In order to train a classification algorithm without bias towards any class of posture, an equal number of features should be provided per class. In the current study, certain EMG signals experienced dropouts in full flexion due to occlusion of the wireless transmitter signals by the body. In the cases where missing EMG data was observed, no feature sets were provided for these windows of partial data. Therefore, the feature sets for each class were not equal within the training dataset where the number of windows per class was 4798±807 (mean±standard deviation).

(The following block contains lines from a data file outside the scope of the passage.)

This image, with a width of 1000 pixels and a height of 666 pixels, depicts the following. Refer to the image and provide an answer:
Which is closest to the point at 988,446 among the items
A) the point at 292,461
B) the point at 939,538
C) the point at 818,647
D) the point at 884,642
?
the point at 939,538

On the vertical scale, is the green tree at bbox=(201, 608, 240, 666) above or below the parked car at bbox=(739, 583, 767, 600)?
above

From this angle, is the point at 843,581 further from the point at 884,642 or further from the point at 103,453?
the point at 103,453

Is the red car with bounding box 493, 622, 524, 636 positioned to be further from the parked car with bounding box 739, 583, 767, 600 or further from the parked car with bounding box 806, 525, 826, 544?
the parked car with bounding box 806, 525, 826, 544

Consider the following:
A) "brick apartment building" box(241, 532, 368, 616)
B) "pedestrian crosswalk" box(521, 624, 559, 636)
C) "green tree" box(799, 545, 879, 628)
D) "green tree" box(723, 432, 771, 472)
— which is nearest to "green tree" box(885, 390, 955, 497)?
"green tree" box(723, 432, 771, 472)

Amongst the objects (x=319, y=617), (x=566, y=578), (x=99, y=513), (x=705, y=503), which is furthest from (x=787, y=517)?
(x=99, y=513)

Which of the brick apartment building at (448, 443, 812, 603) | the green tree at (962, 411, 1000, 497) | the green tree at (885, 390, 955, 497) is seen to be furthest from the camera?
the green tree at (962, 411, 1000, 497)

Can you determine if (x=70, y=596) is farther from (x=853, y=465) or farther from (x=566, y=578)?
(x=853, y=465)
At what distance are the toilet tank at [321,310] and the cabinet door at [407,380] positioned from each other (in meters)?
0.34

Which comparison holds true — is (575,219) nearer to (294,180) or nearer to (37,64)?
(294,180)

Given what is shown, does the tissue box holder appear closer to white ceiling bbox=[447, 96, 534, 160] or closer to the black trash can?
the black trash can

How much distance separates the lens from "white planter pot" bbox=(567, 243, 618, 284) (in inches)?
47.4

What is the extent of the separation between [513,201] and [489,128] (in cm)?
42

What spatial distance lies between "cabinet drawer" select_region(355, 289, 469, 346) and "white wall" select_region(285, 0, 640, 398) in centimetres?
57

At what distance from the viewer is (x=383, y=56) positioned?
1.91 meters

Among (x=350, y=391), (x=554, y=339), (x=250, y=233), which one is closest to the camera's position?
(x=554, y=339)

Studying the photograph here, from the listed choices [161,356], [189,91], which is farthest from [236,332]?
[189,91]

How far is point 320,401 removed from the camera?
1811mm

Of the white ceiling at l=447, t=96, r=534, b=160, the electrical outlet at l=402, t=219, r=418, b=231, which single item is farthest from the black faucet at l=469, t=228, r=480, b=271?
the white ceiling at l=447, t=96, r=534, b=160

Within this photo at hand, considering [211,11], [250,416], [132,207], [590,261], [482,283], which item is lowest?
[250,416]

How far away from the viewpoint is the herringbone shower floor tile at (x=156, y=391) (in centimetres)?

Missing data was most commonly observed in plantarflexed kneeling, with only 3055 feature sets included compared to an average of 5046±427 between the remaining 7 classes. Classification accuracy of plantarflexed kneeling in the novel data was found to be the lowest of all activities (74.5%), therefore the decreased number of feature sets within the training data set may have played a role in the classifier’s difficulty in successfully identifying plantarflexed kneeling. Future work should seek to mitigate this potential bias by including an equal number of feature sets from each posture.
Finally, in this paper a supervised learning algorithm was utilized which required that manual labeling of the training data be completed. Given that the training data were collected in a laboratory setting, this labelling was performed at the time of collection, however additional steps would need to be taken if measurements were taken for more training data outside of the laboratory setting. A possible solution for this issue would be to have a labeler present during the supervised portion of collection to take note of the occurrence of activities of high knee flexion
Conclusion
Classification of eight high knee flexion postures (dorsiflexed kneeling, plantarflexed kneeling, heels-up squatting, flatfoot squatting, lifting an object from the ground, knee height lifting, child chair sitting, and cross-legged sitting) was performed using a k-Nearest Neighbor classification algorithm. A combination of ten time-domain features (peak magnitude of the VM, RF, MG, and LG as well as the minimum magnitude of the RF, VL, TA, LG, ST, and BF) was found to be most effective when classifying these knee flexion postures frequently adopted by childcare workers. A classification accuracy of 80.1%was obtained when classifying novel data from participants on which the model was previously trained. Classification accuracy when classifying novel subject data was 18.4%, suggesting that in order to identify high knee flexion postures based on EMG features, the model must first be trained on sample data from a given individual. While the current classifier has been trained using simulated occupational data, future work should focus on testing its performance with muscle activation data measured directly in occupational settings.
Conflict of interest
None to report.
Footnotes
Acknowledgments
Funding for this study was provided by the National Sciences and Engineering Research Council (NSERC) under Grant number 418647 as well as by the Queen Elizabeth II Graduate Scholarship in Science and Technology (QEII-GSST).
The authors would like to acknowledge G. Frew and C. Kapteyn for their contributions to the data collection.